Disclosure of Invention

The invention aims to provide a lithium-sulfur battery positive electrode binder with self-repairing performance, and a preparation method and application thereof, aiming at the defects in the prior art. According to the method, a dithio cyclic carbonate-containing component A and an amino functional group-containing component B react for the first time to generate a novel cross-linked network polymer containing a large number of mercapto functional group side chains, and the novel cross-linked network polymer is used as a binder of a lithium-sulfur battery positive electrode material; the mutual reaction between sulfydryl is utilized to generate disulfide bonds with self-repairing performance, and then the generation of the disulfide bonds can repair the structural damage of the anode caused by the volume change of active substances in the charging and discharging processes, effectively inhibit the shuttle effect which is one of the main problems of the lithium-sulfur battery, and finally effectively improve the specific discharge capacity and the electrochemical cycle performance of the lithium-sulfur battery.

The technical scheme of the invention is as follows:

a lithium-sulfur battery binder with self-repairing performance is a cross-linked network polymer containing a large number of sulfydryl functional group side chains, and the structural formula of the binder is as follows:

wherein, the wave pattern in the structural formula represents a diffused polymer segment, and the molecular weight of the polymer is 10000-1000000 g/mol.

The preparation method of the lithium-sulfur battery binder with self-repairing performance comprises the following steps:

adding a component A containing dithio cyclic carbonate and a component B containing amino functional groups into a solvent to obtain a mixed solution, stirring and reacting for 1.5-5 h, and removing the solvent through rotary evaporation to obtain the lithium-sulfur battery binder with self-repairing performance;

wherein, the mass ratio is that the component A: component B ═ (10): (1-10); adding 8-12 mg of component A containing dithio cyclic carbonate into each gram of solvent;

the purity of the solvent is 80 percent;

the solvent is N-methylpyrrolidone (NMP), N-Dimethylformamide (DMF), dimethyl sulfoxide (DMSO) or water.

The component A containing dithio cyclic carbonate is ethylene glycol dithio cyclic carbonate, neopentyl glycol dithio cyclic carbonate or polyethylene glycol dithio cyclic carbonate;

the component B containing amino functional groups is polyethyleneimine, chitosan, amino cellulose or polylysine (molecular weight range: 800-100000).
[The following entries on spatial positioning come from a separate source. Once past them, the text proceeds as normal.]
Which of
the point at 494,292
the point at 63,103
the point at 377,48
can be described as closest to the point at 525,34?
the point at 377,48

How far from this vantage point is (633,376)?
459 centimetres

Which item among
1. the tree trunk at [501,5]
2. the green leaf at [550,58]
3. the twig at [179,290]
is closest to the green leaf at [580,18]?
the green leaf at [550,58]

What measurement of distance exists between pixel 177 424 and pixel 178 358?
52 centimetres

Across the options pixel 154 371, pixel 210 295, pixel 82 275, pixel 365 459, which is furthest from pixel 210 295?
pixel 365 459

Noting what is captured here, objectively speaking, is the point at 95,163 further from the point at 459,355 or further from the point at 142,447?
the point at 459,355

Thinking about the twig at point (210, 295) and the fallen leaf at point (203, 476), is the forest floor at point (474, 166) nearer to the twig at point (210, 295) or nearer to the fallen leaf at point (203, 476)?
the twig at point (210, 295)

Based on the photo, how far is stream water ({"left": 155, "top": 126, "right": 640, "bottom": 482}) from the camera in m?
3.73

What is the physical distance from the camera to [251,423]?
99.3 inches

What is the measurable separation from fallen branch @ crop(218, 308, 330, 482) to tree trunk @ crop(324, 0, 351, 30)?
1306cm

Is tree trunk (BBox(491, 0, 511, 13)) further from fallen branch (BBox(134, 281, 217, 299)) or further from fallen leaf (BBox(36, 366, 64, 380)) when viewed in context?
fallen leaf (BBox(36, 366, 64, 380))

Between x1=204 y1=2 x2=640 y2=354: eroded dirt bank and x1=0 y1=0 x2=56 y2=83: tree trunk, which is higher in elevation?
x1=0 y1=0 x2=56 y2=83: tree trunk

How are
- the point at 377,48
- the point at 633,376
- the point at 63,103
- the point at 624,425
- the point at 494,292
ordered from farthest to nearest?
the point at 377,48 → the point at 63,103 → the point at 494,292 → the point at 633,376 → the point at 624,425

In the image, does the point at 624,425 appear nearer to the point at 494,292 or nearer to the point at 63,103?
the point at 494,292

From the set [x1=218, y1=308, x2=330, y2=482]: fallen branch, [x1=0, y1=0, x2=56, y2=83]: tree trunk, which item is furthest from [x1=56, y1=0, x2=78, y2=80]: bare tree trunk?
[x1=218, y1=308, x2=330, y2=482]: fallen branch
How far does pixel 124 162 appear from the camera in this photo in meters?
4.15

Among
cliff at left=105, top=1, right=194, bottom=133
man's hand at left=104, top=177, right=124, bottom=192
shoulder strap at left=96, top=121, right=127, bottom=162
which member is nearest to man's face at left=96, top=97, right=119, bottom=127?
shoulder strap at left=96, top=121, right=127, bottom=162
The preparation method of the component A containing the dithio cyclic carbonate comprises the following steps:

adding LiBr into dichloromethane dissolved with diglycidyl ether structural component, and stirring under reflux1～3After hours, dropwise adding a carbon disulfide solution, and continuously refluxing the reaction mixture for 20-28 hours; after the reaction is finished, cooling to room temperature, diluting, extracting, washing an organic phase, drying, and performing rotary evaporation to obtain a yellow viscous oily product, namely a component A of the dithio cyclic carbonate;

wherein, 6 to 9mmol of components containing diglycidyl ether structure, 0.4 to 0.6mmol of LiBr and 12 to 18mmol of CS are added into every 20ml of anhydrous dichloromethane solvent₂。

The component containing the diglycidyl ether structure and CS₂The molar ratio of (a) to (b) is 1: 2.
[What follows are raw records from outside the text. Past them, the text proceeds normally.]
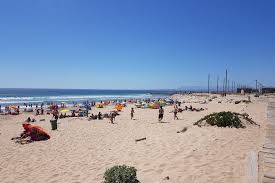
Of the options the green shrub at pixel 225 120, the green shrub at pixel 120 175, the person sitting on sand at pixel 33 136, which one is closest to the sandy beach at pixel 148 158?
the green shrub at pixel 225 120

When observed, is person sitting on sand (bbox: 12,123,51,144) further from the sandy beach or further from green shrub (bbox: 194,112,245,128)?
green shrub (bbox: 194,112,245,128)

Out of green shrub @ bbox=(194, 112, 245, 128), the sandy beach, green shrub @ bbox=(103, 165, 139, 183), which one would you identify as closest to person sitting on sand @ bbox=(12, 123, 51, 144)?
the sandy beach

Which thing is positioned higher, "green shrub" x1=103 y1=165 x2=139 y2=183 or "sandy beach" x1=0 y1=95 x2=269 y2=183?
"green shrub" x1=103 y1=165 x2=139 y2=183

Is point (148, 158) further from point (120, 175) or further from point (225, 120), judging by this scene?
point (225, 120)

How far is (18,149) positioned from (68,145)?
7.98 feet

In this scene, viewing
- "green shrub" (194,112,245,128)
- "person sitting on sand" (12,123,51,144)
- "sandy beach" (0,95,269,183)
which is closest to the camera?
"sandy beach" (0,95,269,183)

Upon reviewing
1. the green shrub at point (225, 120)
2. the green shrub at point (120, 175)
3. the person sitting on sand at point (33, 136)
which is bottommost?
the person sitting on sand at point (33, 136)

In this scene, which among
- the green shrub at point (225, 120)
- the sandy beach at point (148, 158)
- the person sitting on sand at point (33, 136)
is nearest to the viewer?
the sandy beach at point (148, 158)

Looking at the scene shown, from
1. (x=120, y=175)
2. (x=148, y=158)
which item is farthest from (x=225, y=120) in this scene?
(x=120, y=175)

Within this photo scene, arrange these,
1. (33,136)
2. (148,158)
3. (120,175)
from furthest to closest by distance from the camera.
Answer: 1. (33,136)
2. (148,158)
3. (120,175)

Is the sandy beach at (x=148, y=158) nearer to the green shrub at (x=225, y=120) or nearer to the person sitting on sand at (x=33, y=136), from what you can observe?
the green shrub at (x=225, y=120)

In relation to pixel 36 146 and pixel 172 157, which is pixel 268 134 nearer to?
pixel 172 157

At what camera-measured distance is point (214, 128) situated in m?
16.4

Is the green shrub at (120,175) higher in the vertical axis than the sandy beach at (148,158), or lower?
higher
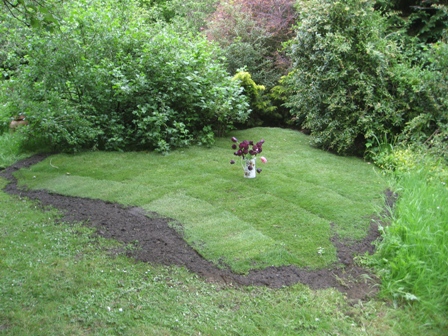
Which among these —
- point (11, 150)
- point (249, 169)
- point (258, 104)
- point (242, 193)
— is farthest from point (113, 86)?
point (258, 104)

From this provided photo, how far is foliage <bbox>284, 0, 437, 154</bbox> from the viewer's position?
6.75 metres

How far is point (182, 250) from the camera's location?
3988mm

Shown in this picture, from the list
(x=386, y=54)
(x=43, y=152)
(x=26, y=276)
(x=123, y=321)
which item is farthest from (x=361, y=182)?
(x=43, y=152)

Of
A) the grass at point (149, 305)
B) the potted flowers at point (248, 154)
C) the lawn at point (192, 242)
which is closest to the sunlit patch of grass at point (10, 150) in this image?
the lawn at point (192, 242)

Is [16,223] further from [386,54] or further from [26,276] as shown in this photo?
[386,54]

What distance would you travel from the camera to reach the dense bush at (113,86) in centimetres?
686

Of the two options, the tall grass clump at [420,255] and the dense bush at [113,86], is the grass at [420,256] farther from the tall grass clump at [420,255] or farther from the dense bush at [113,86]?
the dense bush at [113,86]

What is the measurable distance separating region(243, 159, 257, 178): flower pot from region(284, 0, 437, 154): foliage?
2.15m

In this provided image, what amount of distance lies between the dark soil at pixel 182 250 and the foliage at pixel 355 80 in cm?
208

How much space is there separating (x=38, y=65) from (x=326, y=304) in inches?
249

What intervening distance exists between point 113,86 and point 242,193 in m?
3.07

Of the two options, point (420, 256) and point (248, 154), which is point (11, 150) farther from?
point (420, 256)

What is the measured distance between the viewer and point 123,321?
294 centimetres

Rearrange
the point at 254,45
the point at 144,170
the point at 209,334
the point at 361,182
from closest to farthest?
the point at 209,334 → the point at 361,182 → the point at 144,170 → the point at 254,45
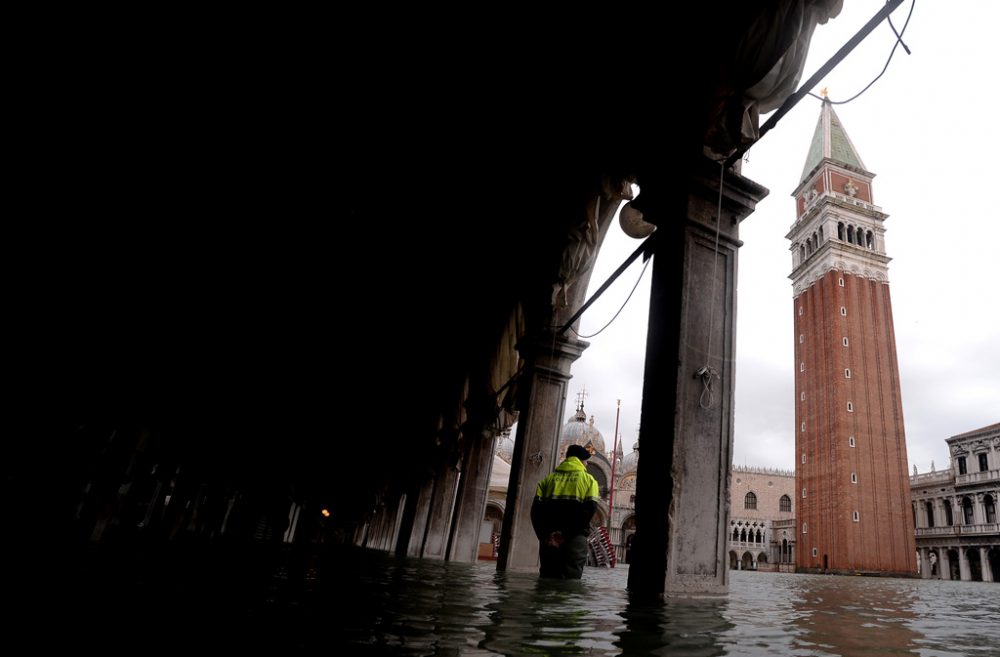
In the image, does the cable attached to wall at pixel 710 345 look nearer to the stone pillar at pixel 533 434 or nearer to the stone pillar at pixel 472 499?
the stone pillar at pixel 533 434

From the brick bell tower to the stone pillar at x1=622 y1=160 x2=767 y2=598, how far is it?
40.7m

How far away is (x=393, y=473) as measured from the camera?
17.7 metres

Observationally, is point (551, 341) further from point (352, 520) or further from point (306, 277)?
point (352, 520)

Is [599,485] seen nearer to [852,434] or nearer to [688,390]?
[852,434]

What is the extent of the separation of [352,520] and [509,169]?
104ft

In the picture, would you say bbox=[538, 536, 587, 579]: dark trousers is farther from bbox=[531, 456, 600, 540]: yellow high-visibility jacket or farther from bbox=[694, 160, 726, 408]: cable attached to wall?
bbox=[694, 160, 726, 408]: cable attached to wall

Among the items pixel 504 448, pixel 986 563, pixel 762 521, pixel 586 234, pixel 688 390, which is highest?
pixel 504 448

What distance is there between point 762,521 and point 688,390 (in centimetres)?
6064

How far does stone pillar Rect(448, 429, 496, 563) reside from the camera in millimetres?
8977

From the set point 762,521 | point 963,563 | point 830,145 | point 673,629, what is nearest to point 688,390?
point 673,629

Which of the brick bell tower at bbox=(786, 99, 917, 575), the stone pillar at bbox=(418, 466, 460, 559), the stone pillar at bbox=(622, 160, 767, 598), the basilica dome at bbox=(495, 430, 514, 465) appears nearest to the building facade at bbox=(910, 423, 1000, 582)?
the brick bell tower at bbox=(786, 99, 917, 575)

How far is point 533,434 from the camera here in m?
7.01

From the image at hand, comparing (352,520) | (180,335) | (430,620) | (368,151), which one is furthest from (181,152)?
(352,520)

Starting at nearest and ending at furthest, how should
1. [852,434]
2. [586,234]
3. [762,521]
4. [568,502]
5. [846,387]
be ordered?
[568,502], [586,234], [852,434], [846,387], [762,521]
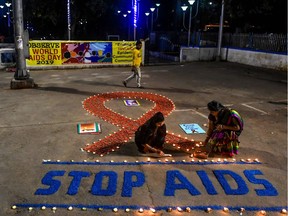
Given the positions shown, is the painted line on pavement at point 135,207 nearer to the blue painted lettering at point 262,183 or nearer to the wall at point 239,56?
the blue painted lettering at point 262,183

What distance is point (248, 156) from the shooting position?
21.5 ft

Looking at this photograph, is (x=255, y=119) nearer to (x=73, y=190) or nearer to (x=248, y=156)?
(x=248, y=156)

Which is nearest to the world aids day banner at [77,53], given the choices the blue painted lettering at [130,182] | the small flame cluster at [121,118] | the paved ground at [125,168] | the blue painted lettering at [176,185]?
the paved ground at [125,168]

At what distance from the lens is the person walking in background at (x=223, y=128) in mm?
5996

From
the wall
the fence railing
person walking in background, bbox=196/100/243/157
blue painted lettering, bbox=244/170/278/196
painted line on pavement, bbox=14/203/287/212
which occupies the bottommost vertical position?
painted line on pavement, bbox=14/203/287/212

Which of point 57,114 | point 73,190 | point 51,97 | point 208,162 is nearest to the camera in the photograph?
point 73,190

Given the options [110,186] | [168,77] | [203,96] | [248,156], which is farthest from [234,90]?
[110,186]

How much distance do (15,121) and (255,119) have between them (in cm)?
689

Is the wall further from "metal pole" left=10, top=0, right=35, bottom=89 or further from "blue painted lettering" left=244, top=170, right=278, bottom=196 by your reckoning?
"blue painted lettering" left=244, top=170, right=278, bottom=196

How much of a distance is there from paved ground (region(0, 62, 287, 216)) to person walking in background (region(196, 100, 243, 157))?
258mm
The diglycidyl ether structure-containing component comprises: ethylene glycol diglycidyl ether, neopentyl glycol diglycidyl ether, or polyethylene glycol diglycidyl ether.

The adhesive is a cross-linked network polymer containing a large number of mercapto functional groups, and has self-repairing performance.

The lithium-sulfur battery binder with self-repairing performance is applied to serving as a cathode material binder of a lithium-sulfur battery.

The method specifically comprises the following steps: ball-milling and mixing the binder, a conductive agent, a positive active substance and a dispersing agent into slurry, and coating the slurry on a carbon-aluminum foil current collector with the coating thickness of 15-20 microns; and heating and drying at 60-100 ℃ to obtain the positive electrode material of the lithium-sulfur battery.

Wherein, the mass ratio is that: conductive agent: positive electrode active material: dispersant 1: 0.5-2: (6-10): (30-60);

the positive active substance of the lithium-sulfur battery is a sulfur/carbon composite material prepared by a substance D and sulfur powder through a sulfur filling method; the substance D is a carbon nano tube, acetylene black or Super P;

the conductive agent is acetylene black, Super P, a carbon nano tube or graphene;

the dispersant is N-methylpyrrolidone (NMP), N' -Dimethylformamide (DMF) or water (H)₂O)；

The current collector is specifically a carbon aluminum foil.

The ball milling rotating speed is 300-600 r.min^-1Mixing for 4-8 hours under the condition;

the active substance loading amount is 1.2-2 mg-cm^-2。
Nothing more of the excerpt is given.